Legislature Approves Major Reform of CHINS System
The Legislature today sent to the Governor legislation that will update the current system for handling children who consistently get in trouble at home or at school, including runaways and students who are habitually truant, transforming the 38-year-old Children in Need of Services (CHINS) program that critics say unnecessarily puts troubled children in front of a judge before seeking services to help the children and their families.
“The current system is too complex and too confusing, and it unnecessarily drags some children in front of a judge over and over again,” Senate President Therese Murray (D-Plymouth) said. “More than half of these children have some kind of mental health disorder and need better care and services instead of this taxing exposure to the courts which studies show will make them more likely to be involved in serious crimes later in life. The reforms in this bill will improve children’s lives and help keep families together.”

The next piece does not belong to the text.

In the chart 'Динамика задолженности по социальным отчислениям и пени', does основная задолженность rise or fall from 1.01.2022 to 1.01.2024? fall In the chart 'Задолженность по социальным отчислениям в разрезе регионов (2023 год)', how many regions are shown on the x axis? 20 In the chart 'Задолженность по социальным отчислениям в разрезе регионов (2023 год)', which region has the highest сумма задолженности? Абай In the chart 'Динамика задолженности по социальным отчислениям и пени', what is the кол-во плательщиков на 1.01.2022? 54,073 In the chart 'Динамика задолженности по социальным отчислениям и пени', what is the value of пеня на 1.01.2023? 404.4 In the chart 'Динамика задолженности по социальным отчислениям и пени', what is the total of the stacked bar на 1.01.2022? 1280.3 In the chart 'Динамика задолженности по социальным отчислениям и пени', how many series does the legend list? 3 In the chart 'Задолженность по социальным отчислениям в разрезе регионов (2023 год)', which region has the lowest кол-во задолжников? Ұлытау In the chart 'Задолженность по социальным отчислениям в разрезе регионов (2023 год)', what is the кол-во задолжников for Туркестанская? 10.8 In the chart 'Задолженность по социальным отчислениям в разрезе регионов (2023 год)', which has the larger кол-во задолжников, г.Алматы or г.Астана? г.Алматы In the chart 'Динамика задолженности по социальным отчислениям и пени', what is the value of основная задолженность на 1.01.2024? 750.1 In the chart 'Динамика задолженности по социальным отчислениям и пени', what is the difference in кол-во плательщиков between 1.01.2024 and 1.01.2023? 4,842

“I am proud that Chairman Dempsey, Leader Donato, members of the conference committee and the Legislature as a whole have taken strong action to protect at-risk youths,” said House Speaker Robert A. DeLeo (D-Winthrop). “We need to get many of these children out of the legal system and into services and other support programs with their families so we can best ensure that they lead lives as productive residents of our state. These are practical reforms that help children and families in the short term and strengthen the Commonwealth in the long-term.”
“For several decades, the CHINS system has not been working as intended by the legislature to keep children out of the juvenile justice system,” said Senator Karen Spilka (D-Ashland), chief Senate sponsor of the bill. “It is difficult to overestimate the importance of passing this critical reform. This bill will give the thousands of children and families who need assistance each year a clearer path to accessing the services and supports they need without exacerbating their situation and before it becomes dire. The bill will make a huge, positive difference in the lives of our families, our friends, our neighbors, our communities, and will strengthen our state as a whole.”
“This legislation would be the first step in replacing the existing “Children in Need of Services” (CHINS) system – which is not meeting the needs of children and families in the Commonwealth,” said Third Division Chair Paul Donato (D-Medford). “This reform will replace CHINS in the future with a new system that will provide preventative services and keep children in their homes and schools without overburdening courts, police and probation. It will create a statewide system of community-based programs that will provide direct access to mental health or substance abuse counseling.”
“This legislation is important to address the needs of children and families across Massachusetts,” said Senator Jennifer Flanagan (D-Leominster), a conferee and Vice Chair of the Senate Committee on Ways and Means. “Children in the CHINS system are an extremely vulnerable population and it is incumbent upon us, as public officials, to improve the manner in which services are received. I’m proud of this legislation for enhancing the process by which families are able to request and receive services for their children. I am confident that many provisions in this legislation will enhance the ability to help these families and ultimately strengthen the foundation for their future."
“Through this legislation, the conferees were able to agree to this thoughtful approach that moves us in the right direction of reforming the CHINS system,” said House Committee on Ways and Means Chairman Brian S. Dempsey (D-Haverhill). “I feel strongly that the pilot programs created by this legislation will allow us to accurately identify families and children who can be better served by alternative services to the court system.”
“I am pleased the Legislature has made this bill a priority prior to adjournment,” said Senator Michael Knapik (R-Westfield), the ranking Republican member of the conference committee. “By incorporating families into the process and keeping juveniles out of the court system, I am confident this bill will connect at-risk youth with the appropriate resources so that behavior modification and counseling can have the desired long-term impact.”
“This reform will strengthen families, guide children away from the criminal justice system, and reduce costs by focusing resources on prevention rather than punishment. It makes sense on many levels and I am pleased it received bipartisan support,” said State Representative Dan Winslow (R-Norfolk), who previously served as a District Court Judge.
The bill breaks down barriers between the juvenile court, parents and the community, and it creates a second access point for children to receive necessary services.
The pilot program, established under the Executive Office of Health and Human Services, diverts children from the legal process when appropriate and instead provides behavioral, medical and mental health treatment and a number of other behavioral and preventative services including special education evaluations, mentoring, family and parent support, and after-school and out-of-school opportunities.
The bill also:
-De-stigmatizes the process by deleting the “CHINS” label for children receiving services;
-Decriminalizes the process by prohibiting children requiring assistance from being arrested, confined in shackles or placed in a court lockup in connection with any request for assistance;
-Focuses on the child and family as a unit – not just the behavior of the child – and allows the parents to be full and active participants in their child’s proceedings;
-Ensures that the child and family fully understand procedures by requiring that information be given to parents in writing at the beginning of the court process;
-Creates a realistic timeframe for children and families to receive the necessary services; and
-Requires school districts to establish truancy prevention programs that would be offered to habitually truant students before referring them to juvenile court.
Finally, the bill creates a standardized data collection system to evaluate outcomes and ensure the Commonwealth and the child appropriately benefit from the new system.